Esta semana como es habitual en nuestro trabajo político estuvimos visitando parroquias y sectores de Maracaibo, son muchas las experiencias que se obtienen en estos recorridos destacando como línea transversal la resistencia en cada rincón de nuestro municipio, cada parroquia tiene el denominador común de la falta de servicio públicos, sin embargo en cada sector incluso de la misma parroquia puede variar el problema que afecte la calidad de vida de los habitantes de la ciudad.

Iniciamos el activismo en el sector la Victoria de la parroquia Carraciolo Parra Pérez para llegar al sitio teníamos que transitar la avenida principal de la Victoria, esta avenida además de la limpia era en otrora un vaso comunicante del oeste con el resto del municipio por su fácil acceso y lo amplio de su vía, hoy se encuentra completamente destrozada desde hace al menos dos años por el supuesto “trabajo” para instalar un colector de aguas residuales que no terminan de colocar, y obviamente mucho menos asfaltan debido a que los “funcionarios” y sus camionetas blindadas no pasan por esos sectores por lo que no sienten ninguna necesidad de dar respuesta a la comunidad, lo mismo sucede con la avenida principal panamericano que como no es una ciclo vía donde se puedan poner cartelitos “renacidos” no existe ni la más remota posibilidad que la recuperen.

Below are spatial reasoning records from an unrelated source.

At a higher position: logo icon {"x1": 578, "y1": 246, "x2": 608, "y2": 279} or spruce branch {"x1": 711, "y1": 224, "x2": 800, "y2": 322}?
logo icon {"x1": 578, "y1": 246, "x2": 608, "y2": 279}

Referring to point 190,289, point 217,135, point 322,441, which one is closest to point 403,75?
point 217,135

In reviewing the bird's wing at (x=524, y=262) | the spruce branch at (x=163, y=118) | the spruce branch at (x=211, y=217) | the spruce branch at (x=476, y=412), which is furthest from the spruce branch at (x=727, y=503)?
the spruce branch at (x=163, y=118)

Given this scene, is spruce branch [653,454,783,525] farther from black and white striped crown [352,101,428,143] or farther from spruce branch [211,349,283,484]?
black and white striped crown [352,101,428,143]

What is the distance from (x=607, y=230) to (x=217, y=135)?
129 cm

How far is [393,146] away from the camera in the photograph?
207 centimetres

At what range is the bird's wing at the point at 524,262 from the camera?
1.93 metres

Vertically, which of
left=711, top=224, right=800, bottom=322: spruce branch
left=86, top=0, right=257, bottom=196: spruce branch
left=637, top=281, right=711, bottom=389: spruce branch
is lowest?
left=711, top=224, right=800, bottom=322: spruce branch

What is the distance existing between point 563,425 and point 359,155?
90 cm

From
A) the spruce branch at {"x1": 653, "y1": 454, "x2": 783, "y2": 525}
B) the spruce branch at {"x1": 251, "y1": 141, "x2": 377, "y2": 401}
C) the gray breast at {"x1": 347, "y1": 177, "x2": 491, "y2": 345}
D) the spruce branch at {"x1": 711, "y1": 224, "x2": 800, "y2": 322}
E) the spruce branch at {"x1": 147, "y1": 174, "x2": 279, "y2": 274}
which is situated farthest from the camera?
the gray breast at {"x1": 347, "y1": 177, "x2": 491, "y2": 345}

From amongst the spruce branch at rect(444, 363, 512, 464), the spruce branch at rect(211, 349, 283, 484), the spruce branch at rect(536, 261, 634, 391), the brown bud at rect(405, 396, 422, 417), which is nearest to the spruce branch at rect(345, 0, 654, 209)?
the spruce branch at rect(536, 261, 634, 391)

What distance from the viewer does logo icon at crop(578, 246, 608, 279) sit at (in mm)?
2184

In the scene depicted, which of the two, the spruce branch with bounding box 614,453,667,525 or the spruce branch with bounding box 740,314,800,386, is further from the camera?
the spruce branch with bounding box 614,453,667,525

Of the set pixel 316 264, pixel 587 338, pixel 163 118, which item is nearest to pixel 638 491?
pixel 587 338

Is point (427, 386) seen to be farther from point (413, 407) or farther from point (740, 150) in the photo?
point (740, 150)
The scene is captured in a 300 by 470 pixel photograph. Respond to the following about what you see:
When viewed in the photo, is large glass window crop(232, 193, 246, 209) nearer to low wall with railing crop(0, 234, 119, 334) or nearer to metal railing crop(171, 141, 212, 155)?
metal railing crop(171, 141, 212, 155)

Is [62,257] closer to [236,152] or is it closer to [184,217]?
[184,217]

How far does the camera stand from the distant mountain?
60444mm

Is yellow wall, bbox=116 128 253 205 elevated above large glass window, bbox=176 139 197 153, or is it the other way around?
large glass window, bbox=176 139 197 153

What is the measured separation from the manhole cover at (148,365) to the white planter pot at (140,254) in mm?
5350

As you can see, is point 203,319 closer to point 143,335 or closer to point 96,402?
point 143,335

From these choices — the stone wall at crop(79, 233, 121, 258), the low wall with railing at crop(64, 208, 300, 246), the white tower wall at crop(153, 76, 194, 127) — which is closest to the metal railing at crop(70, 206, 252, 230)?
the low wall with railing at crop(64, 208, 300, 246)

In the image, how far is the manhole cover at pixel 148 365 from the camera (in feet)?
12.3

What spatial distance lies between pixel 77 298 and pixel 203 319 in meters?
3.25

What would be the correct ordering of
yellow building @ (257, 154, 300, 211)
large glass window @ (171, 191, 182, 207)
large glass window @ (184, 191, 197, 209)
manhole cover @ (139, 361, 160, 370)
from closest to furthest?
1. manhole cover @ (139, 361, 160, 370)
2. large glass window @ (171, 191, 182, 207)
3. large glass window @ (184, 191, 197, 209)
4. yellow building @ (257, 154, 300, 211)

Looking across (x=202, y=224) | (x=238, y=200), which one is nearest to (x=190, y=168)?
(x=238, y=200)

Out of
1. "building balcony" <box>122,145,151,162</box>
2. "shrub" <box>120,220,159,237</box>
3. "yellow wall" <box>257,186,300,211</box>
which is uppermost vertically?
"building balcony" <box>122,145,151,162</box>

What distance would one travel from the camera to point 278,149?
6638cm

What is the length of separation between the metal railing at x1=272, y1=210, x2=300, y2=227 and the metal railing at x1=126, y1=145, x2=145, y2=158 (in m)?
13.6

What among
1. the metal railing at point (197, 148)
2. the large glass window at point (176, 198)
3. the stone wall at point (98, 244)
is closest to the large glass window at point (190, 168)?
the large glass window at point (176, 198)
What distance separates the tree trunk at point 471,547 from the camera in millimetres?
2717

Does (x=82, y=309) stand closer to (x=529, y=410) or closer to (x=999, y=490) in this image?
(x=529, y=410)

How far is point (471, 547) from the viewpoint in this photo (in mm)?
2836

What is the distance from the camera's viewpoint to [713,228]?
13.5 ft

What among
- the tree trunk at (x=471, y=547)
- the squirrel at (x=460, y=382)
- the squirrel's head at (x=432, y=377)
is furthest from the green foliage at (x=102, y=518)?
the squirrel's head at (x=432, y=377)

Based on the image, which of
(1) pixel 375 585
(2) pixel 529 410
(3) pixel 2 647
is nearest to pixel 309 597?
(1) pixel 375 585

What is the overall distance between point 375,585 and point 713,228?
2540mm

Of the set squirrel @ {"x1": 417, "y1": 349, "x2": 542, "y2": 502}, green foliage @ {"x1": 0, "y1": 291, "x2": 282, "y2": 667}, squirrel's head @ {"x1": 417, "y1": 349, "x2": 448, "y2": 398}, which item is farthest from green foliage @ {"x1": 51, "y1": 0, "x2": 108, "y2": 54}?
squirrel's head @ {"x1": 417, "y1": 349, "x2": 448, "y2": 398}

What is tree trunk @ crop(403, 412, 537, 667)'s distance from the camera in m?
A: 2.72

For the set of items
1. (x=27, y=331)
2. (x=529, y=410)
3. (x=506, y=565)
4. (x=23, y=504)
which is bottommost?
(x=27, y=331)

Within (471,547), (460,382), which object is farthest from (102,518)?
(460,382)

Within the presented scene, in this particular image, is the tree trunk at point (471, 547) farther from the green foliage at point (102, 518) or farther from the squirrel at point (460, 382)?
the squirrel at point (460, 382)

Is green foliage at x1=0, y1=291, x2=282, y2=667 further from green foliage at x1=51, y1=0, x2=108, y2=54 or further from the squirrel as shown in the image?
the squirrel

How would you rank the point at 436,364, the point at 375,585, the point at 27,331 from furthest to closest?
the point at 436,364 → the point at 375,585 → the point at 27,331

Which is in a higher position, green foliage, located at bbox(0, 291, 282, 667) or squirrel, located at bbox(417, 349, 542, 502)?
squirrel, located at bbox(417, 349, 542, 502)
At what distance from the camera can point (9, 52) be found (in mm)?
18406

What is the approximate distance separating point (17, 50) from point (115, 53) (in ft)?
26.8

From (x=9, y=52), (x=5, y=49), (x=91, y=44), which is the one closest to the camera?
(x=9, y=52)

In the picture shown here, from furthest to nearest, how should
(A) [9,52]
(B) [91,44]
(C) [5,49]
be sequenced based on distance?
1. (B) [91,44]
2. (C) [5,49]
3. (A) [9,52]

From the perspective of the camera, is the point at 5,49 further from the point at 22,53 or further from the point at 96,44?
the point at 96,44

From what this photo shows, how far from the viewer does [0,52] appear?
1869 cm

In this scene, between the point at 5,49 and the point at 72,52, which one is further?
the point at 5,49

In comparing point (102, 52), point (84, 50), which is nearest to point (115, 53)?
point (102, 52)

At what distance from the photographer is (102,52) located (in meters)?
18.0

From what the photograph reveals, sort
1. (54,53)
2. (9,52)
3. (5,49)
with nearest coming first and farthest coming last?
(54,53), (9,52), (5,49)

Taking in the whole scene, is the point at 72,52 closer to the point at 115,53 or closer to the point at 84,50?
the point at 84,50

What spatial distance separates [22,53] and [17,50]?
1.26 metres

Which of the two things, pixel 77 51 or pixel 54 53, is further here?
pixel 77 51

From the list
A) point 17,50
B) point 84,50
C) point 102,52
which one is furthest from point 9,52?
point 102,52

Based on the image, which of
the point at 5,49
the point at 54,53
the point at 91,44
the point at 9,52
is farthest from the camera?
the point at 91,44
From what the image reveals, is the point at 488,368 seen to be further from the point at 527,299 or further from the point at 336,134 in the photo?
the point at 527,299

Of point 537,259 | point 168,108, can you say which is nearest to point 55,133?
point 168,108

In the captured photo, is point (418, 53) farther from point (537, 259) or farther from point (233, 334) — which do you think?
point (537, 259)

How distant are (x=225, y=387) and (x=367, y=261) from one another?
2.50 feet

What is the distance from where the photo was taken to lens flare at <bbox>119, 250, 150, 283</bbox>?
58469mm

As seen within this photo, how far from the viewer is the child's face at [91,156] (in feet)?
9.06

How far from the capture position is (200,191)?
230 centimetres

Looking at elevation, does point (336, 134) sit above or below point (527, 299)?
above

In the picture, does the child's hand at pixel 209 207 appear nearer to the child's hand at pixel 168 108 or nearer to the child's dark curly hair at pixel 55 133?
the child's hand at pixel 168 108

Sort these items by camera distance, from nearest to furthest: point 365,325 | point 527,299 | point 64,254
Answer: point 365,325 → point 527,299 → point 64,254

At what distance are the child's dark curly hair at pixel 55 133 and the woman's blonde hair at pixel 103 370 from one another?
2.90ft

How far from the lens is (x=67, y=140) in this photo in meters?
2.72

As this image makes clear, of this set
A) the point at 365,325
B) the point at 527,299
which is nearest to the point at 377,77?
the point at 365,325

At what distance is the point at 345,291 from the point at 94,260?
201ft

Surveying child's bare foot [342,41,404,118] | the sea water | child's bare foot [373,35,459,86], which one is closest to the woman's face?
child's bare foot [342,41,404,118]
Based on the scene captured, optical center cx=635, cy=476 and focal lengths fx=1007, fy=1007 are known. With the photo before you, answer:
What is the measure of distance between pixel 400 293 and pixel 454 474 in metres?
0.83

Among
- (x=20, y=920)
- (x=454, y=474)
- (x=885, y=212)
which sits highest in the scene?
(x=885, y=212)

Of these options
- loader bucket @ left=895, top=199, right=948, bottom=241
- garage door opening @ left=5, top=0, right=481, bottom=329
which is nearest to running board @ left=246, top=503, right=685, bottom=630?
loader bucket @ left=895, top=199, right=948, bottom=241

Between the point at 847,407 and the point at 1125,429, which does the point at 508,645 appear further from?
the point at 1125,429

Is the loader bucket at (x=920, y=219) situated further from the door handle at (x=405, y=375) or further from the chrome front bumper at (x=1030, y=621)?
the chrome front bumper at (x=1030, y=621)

De allí salimos al sector 7 de enero de la parroquia Francisco Eugenio Bustamante para los que no se ubican es por donde están los moteles, en ese sector están azotados por la falta de agua, cientos de pipas colocadas en la avenidas esperando que pase algún cisterna que les llene un envase de agua, ya que cada pipa está en un dólar y dura máximo tres días sin lavar ropa o limpiar, después de llenadas deben trasegar el agua en baldes o recipientes que puedan cargar ya que en su mayoría no viven cerca de donde pasa el camión siendo un trabajo que por lo general hace un adultos mayor lo que no solo deteriora su salud, sino que además lo expone a todo tipo de riesgos.

Luego llegamos al barrio la Lucha en la parroquia Coquivacoa a hacer una asamblea con la comunidad, allí el reto era literalmente respirar porque en gran parte de la parroquia las aguas negras corren libremente por las calles, lo que es garantía de enfermedades de piel, gastrointestinales y por supuesto dificulta mucho la lucha contra el Covid en donde lo principal es la higiene.

Continuamos nuestro recorrido primero en el sector Pueblo Nuevo de la parroquia Olegario Villalobos donde la queja sentida es la falta de recolección de basura y lo caro que están los alimentos, para cerrar en la parroquia Antonio Borjas Romero sector los Domínguez donde todos los problemas se juntan y multiplican, donde la mayoría de los habitantes del sector son wayuu, no hay agua ni pasan camiones cisternas nunca, cocinan con leña, caminan grandes distancias por carreteras de arena porque ni remotamente pasa el transporte público, exponiéndose al hampa que por ese lado está completamente desbordada y controlada por mafias del crimen organizado.

En cada uno de estos sectores la comunidad entiende y está clara que el problema es Maduro y su camarilla a todos los niveles quienes tuvieron todos los recursos y no hicieron NADA por la gente, además están convencidos que hay que organizarse y unirse para salir de esta tragedia, pero por sobre todas las cosas en sus luchas diarias por la subsistencia están claro que rendirse no es una opción, son estos testimonios los que me inspiran para seguir trabajando, alzando la voz y reclamando lo que por derecho nos corresponde, porque existe una Maracaibo que sueña con vivir mejor.